2012-05-07 in Education | No comments

The following is based on the book ‘Das Ziegenproblem‘ by Gero von Randow.

Setup:

  • There are 3 doors.
  • 1 door has a car behind it.
  • 2 doors have a goat behind it.
  • The content behind the doors is randomly chosen.
  • There are 2 candidates, A and B.
  • There is 1 moderator who knows which door has a car behind it.

Actions:

  1. A and B are asked to choose a door and both choose the same door.
  2. The moderator chooses one door which has a goat behind it.
  3. A and B are asked if they would like to switch their choice and pick the remaining door.
  4. A always stays with his choice, the door that has been initially chosen by both A and B.
  5. B always changes her choice to the remaining third door.

Repeat the actions 999 times:

If you repeat the above list of actions 999 times, given the same setup, what will happen?

Candidate A always stays with his initial choice. Which means that he will on average win 1/3 of all games. He will win 1/3*999, 333 cars.

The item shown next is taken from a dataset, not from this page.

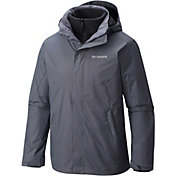 Columbia Men's Eagle Air Interchange Jacket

But who won the remaining 666 cars?

Given the setup of the game, the moderator has to choose a door with a goat behind it. Therefore the moderator does win 0 cars.

Candidate B, who always switched her choice, after the moderator picked a door with a goat behind it, must have won the remaining 666 cars (2/3*999)!

1 candidate and 100 doors:

Alter the above setup of the game in the following way

  • There are 100 doors.
  • 1 door has a car behind it.
  • 99 doors have a goat behind it.
  • There is 1 candidate, A.

Alter the above actions in the following way

  • The moderator opens 98 doors with goats behind them.

Now let’s say the candidate picks door number 8. By rule of the game the moderator now has to open 98 of the remaining 99 doors behind which there is no car.

Afterwards there is only one door left besides door 8 that the candidate has chosen.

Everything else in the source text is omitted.